# Directive
Pick out every line in the records below that contains the string "bbox", and copy each of those lines.

# Supplied data
--------------------
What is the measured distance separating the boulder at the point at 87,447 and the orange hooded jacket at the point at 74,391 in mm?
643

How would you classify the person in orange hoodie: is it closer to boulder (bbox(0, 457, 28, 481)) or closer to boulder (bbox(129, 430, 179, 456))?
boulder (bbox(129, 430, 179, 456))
--------------------
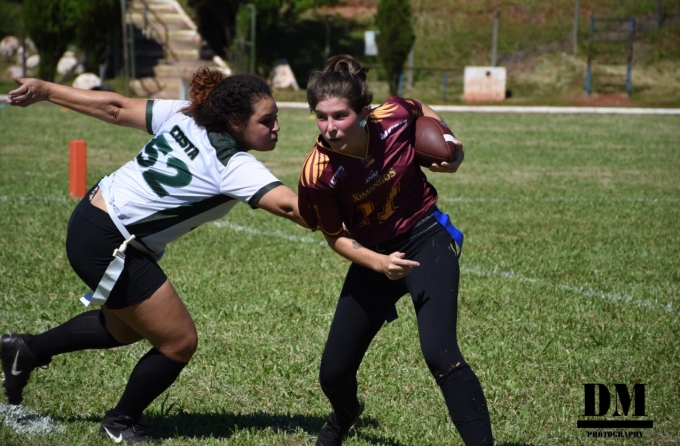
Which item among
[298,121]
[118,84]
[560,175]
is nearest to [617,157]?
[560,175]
--------------------
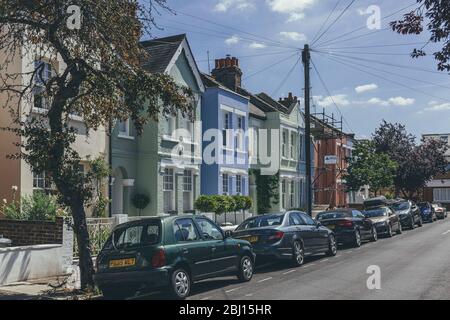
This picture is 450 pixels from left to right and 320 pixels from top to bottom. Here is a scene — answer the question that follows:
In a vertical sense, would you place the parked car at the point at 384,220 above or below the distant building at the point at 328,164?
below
--------------------
# Correct output
How would you classify the person in orange hoodie: is it closer to boulder (bbox(0, 457, 28, 481)) or closer to boulder (bbox(129, 430, 179, 456))?
boulder (bbox(129, 430, 179, 456))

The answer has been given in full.